** Start **
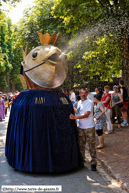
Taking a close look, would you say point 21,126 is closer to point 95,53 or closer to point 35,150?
point 35,150

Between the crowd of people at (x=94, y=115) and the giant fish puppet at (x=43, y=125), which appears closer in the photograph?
the giant fish puppet at (x=43, y=125)

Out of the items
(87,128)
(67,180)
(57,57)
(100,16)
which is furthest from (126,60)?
(67,180)

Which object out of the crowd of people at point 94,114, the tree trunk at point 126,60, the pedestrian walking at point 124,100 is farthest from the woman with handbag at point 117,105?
the tree trunk at point 126,60

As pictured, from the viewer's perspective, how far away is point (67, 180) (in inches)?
197

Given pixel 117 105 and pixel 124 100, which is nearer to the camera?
pixel 117 105

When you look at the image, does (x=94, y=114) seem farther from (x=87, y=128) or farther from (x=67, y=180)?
(x=67, y=180)

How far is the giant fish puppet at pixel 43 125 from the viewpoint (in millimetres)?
5211

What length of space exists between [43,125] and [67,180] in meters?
1.19

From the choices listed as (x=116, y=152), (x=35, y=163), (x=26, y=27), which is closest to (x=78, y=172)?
(x=35, y=163)

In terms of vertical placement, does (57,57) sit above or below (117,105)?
above

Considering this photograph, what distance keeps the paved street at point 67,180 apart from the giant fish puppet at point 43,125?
0.15 meters

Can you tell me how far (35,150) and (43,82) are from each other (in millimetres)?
1575

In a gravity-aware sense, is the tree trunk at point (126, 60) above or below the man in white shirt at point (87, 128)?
above

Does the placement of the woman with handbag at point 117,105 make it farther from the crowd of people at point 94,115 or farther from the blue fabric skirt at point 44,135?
the blue fabric skirt at point 44,135
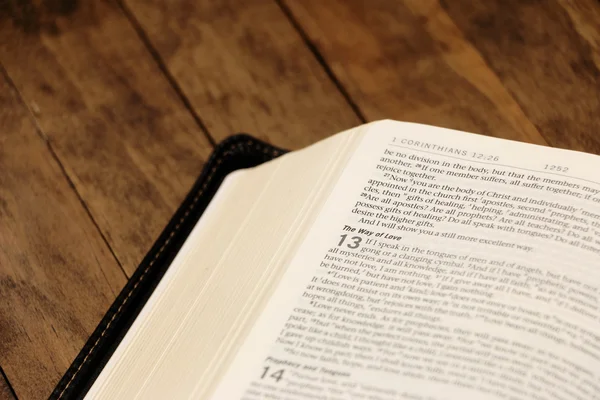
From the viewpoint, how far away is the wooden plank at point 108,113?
61 centimetres

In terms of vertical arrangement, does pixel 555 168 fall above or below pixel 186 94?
above

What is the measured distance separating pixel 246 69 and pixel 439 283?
33 cm

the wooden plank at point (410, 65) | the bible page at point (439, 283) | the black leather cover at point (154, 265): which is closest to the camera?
the bible page at point (439, 283)

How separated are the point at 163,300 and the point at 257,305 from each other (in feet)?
0.31

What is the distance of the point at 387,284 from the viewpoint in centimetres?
44

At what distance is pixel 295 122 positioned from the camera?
64cm

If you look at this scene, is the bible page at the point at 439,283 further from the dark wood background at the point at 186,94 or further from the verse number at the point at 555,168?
the dark wood background at the point at 186,94

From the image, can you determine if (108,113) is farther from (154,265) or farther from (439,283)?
(439,283)

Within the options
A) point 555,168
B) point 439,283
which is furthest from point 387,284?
point 555,168

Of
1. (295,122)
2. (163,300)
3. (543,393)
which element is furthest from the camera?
(295,122)

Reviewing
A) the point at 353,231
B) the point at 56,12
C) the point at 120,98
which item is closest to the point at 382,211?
the point at 353,231

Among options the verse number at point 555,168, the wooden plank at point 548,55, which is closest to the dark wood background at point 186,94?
the wooden plank at point 548,55

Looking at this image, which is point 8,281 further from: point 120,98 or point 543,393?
point 543,393

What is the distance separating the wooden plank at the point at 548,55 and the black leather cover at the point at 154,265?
23 cm
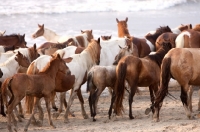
** End **
◆ **TASK TO COMPLETE**: Output everything from the line containing "Within the options" down to the end of the rows, reproducing each line unchanged and leaving the pictures out.

◆ **COMPLETE OUTPUT**:
Within the options
A) point 555,168
B) point 439,283
which is furthest from point 387,284?
point 555,168

Of
1. (295,122)
2. (163,300)
3. (543,393)
which element is furthest from the camera?
(295,122)

Reviewing
A) the point at 353,231
B) the point at 56,12
C) the point at 120,98
which item is closest to the point at 382,211?
the point at 353,231

Among options the verse number at point 555,168, the wooden plank at point 548,55, which is closest to the dark wood background at point 186,94?
the wooden plank at point 548,55

Looking at this image, which is point 8,281 further from: point 120,98 or point 543,393?
point 543,393

What is the distance separating the wooden plank at the point at 548,55 and the black leather cover at the point at 154,265?
23 cm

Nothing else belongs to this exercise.